As for the actuator, there are four type, namely: motor, position, velocity and cylinder. Therefore, how can I create an actuator which can control the "joint velocities" for a 6 DoF manipulator? I used the motor as the actuator and it works, but not suitable for my research task. Code: <body> <geom type="capsule" fromto="0.4 0 0.3 0.5 0 0.3"/> <geom type="cylinder" fromto="0.4 0.0 0.285 0.4 0.0 0.315" size="0.02" rgba=".3 .9 .3 .4"/> <joint axis="0 0 1" name='j0-4' pos="0.4 0 0.3"/> </body> Code: <actuator> <motor gear="1.0" joint="j0-4"/> </actuator> Code: sim.data.ctrl[0] = 0.1
When you define an actuator with type 'motor', the control signal has the meaning of torque. If you want a velocity servo, define an actuator with type 'velocity'. Then the control signal has the meaning of reference velocity. See these sections of the documentation: http://www.mujoco.org/book/computation.html#geActuation http://www.mujoco.org/book/modeling.html#CActuator
Thank you and I think your advice is right! Moreover, there is some useful information I have found: within the mujoco-py, we can control the "joint-velocity" using: Code: sim.data.qvel = 1.0 the "joint-angle" using: Code: sim.data.qpos = 1.0 even need not define the actuator within .xml Show my example: Code: if t<100: sim.data.qpos[0] = -0.5 else: sim.data.qpos[0] = 0.0
I'm trying to control joint with <velocity> actuators. One issue encountered was with controlling the joint to combat gravity. When I attempt to raise the arm in reverse direction of gravity, a small velocity control (qvel = 0.1) will fail to raise the arm. However, a large velocity control (qvel = 1) does raise the arm. I attempted to increase the gain kv of <velocity> actuator, but it only helps to an extent before the system became unstable. I'm not sending the position control. What's the recommended way to control joint with velocity?

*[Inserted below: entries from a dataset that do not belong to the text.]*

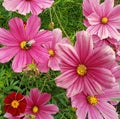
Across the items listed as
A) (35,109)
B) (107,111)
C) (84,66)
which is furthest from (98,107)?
(35,109)

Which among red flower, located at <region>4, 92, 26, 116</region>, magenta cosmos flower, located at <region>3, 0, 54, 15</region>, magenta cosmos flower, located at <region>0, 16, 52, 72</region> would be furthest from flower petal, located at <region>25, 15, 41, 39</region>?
red flower, located at <region>4, 92, 26, 116</region>

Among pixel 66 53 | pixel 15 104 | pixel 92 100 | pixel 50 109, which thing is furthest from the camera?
pixel 50 109

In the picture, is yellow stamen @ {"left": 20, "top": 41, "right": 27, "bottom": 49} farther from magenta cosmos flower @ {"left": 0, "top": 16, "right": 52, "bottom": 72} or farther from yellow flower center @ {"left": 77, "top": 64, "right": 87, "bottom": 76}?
yellow flower center @ {"left": 77, "top": 64, "right": 87, "bottom": 76}

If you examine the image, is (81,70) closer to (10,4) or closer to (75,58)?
(75,58)

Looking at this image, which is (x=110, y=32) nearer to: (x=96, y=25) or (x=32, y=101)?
(x=96, y=25)

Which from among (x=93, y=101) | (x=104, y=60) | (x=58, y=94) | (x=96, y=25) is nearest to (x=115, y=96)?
(x=93, y=101)

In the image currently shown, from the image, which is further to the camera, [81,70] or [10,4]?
[10,4]
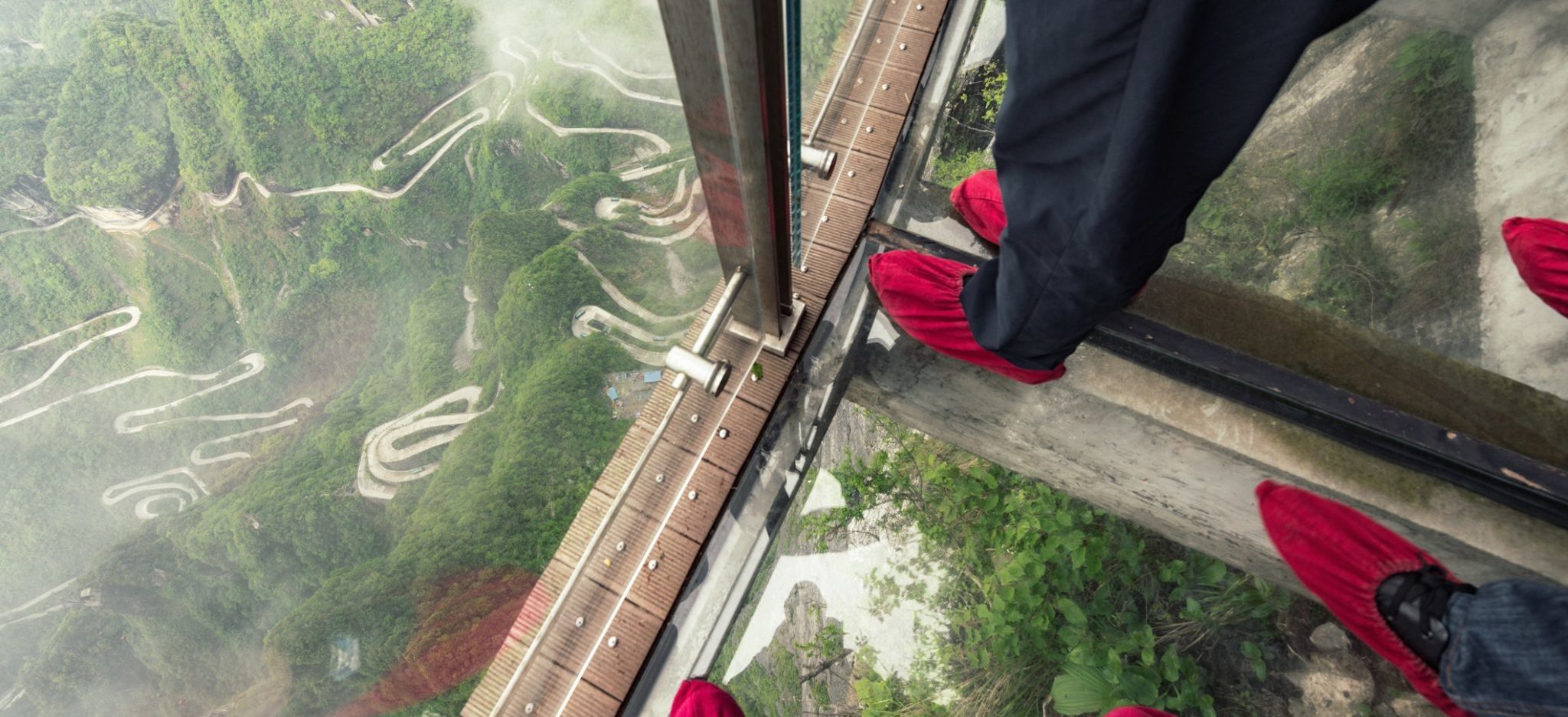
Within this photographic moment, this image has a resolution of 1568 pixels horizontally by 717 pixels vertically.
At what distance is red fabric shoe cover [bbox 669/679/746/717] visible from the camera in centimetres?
207

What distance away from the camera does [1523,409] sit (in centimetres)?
217

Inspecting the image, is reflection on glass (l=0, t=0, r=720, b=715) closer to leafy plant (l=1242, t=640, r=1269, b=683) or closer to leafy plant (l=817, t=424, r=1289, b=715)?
leafy plant (l=817, t=424, r=1289, b=715)

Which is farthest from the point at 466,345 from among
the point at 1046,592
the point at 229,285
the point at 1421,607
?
the point at 1421,607

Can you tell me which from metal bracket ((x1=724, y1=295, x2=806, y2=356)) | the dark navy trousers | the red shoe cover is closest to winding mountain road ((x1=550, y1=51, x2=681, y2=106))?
metal bracket ((x1=724, y1=295, x2=806, y2=356))

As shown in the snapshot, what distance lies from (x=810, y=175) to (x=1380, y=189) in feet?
10.6

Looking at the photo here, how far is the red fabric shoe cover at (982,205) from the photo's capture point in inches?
104

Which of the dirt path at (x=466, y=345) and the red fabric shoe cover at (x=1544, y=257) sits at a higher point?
the dirt path at (x=466, y=345)

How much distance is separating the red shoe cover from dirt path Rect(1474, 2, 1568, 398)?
2225mm

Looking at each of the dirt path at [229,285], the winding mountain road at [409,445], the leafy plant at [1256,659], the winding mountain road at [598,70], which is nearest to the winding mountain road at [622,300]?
the leafy plant at [1256,659]

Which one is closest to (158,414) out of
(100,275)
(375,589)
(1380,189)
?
(100,275)

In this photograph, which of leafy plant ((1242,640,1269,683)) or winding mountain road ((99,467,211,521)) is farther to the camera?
winding mountain road ((99,467,211,521))

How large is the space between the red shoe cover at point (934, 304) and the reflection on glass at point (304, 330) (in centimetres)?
460

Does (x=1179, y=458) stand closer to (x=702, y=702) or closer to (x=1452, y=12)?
(x=702, y=702)

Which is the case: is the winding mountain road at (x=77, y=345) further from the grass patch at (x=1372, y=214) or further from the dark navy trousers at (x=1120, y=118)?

You are asking general questions about control engineering - which is somewhat beyond the scope of this forum. There are two simple tricks you can try in this case: 1. Explicit gravity compensation 2. PID control In both cases, you end up with an open-loop term that compensates for bias forces (including gravity) and allows you to get a way with smaller feedback gains. In general, it is never a good idea to use feedback to compensate for systematic disturbances that are known in advance.
I see. I think in my case I do want to use PID control to compensate for disturbances. In the case of PID control, what's the easiest way to implement that in mujoco?
I think this is not correct. you can set the qpos in mujoco-py and the robot will move in simulation, but the correct way to control the robot is subtracting the desired qpos and feedback one and then apply a PD controller for example. Then you will have the control signal that can be applied to the motor by sim.data.ctrl.